[EXERCISE REQUIREMENTS]
The response should contain all of the data below, reproduced exactly, and no pictures.

[DATASET SECTION]
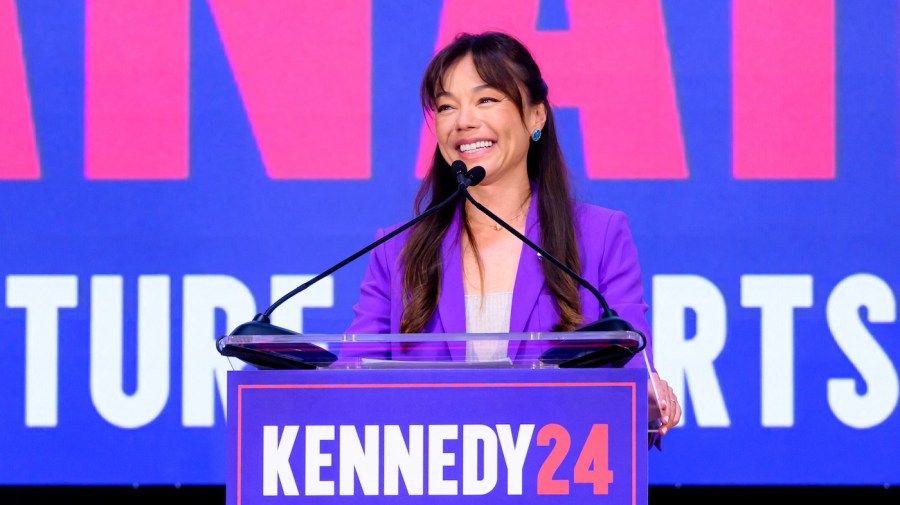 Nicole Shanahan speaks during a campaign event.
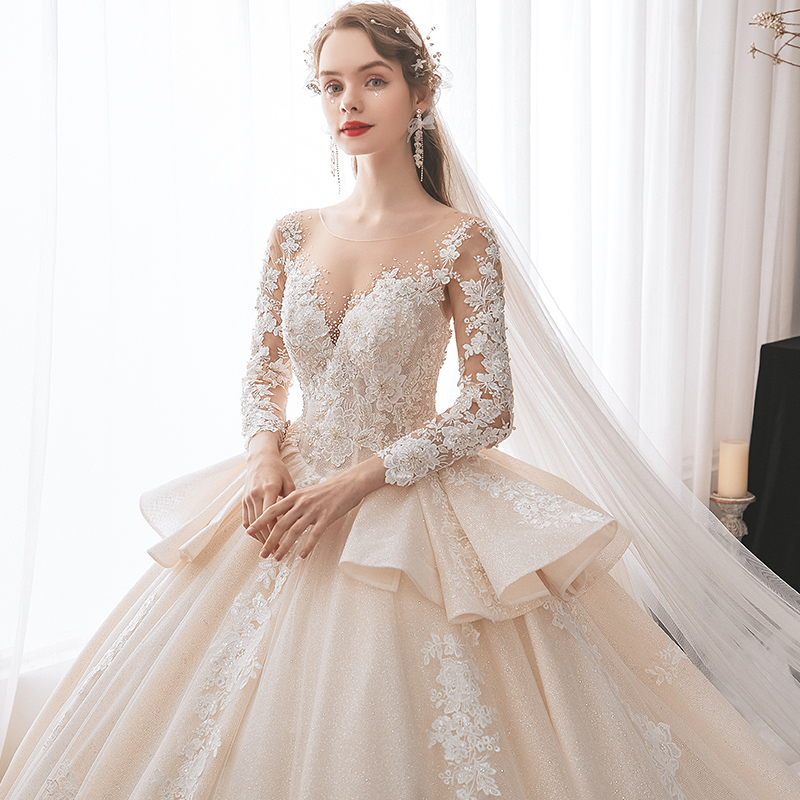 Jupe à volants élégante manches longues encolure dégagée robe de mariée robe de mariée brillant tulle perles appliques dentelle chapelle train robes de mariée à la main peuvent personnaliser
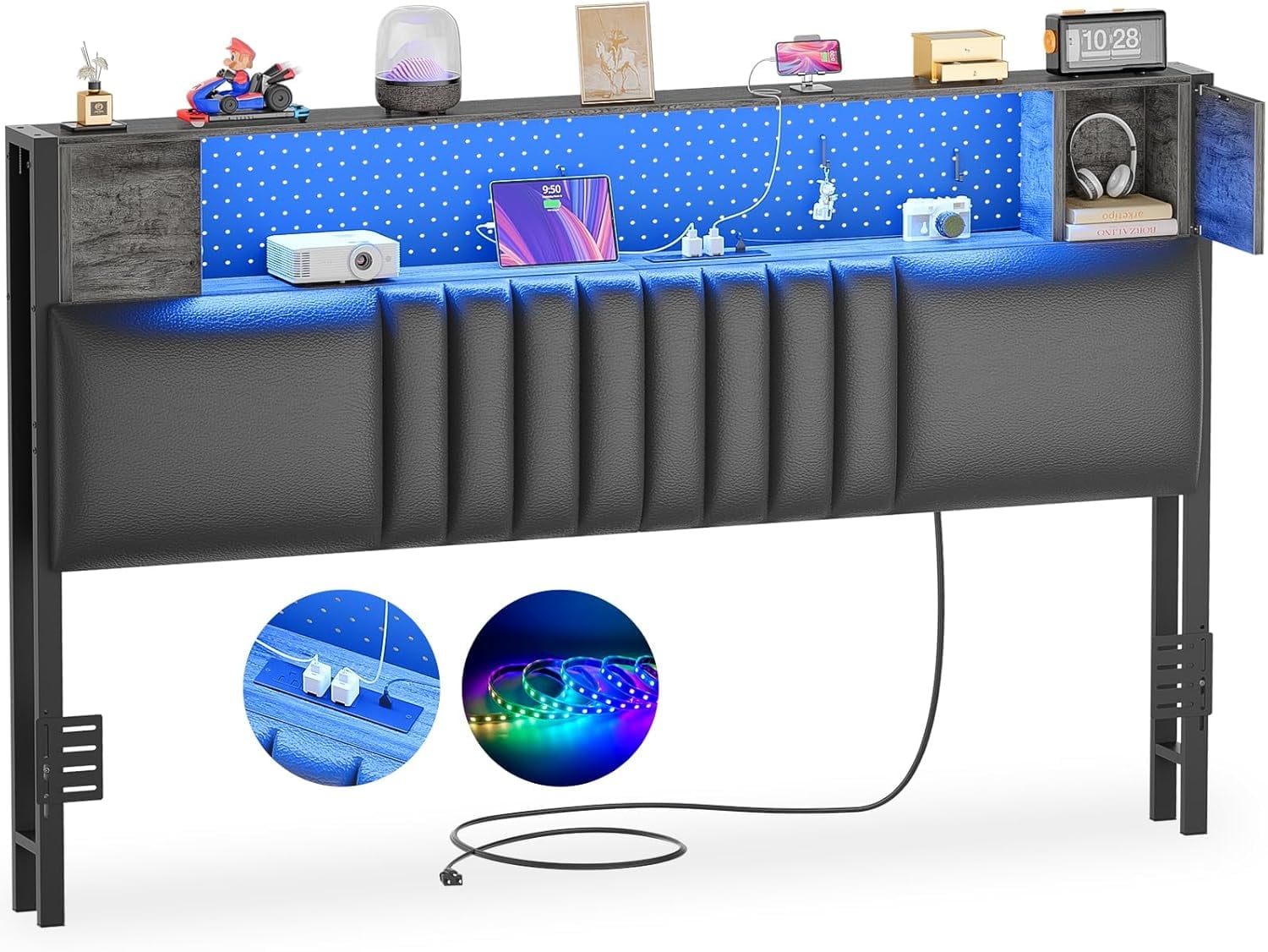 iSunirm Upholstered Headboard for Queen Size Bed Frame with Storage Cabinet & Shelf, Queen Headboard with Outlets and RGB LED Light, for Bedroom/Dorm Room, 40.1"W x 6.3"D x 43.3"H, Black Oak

[WRITTEN SOLUTION]
 Nicole Shanahan speaks during a campaign event.
 Jupe à volants élégante manches longues encolure dégagée robe de mariée robe de mariée brillant tulle perles appliques dentelle chapelle train robes de mariée à la main peuvent personnaliser
 iSunirm Upholstered Headboard for Queen Size Bed Frame with Storage Cabinet & Shelf, Queen Headboard with Outlets and RGB LED Light, for Bedroom/Dorm Room, 40.1"W x 6.3"D x 43.3"H, Black Oak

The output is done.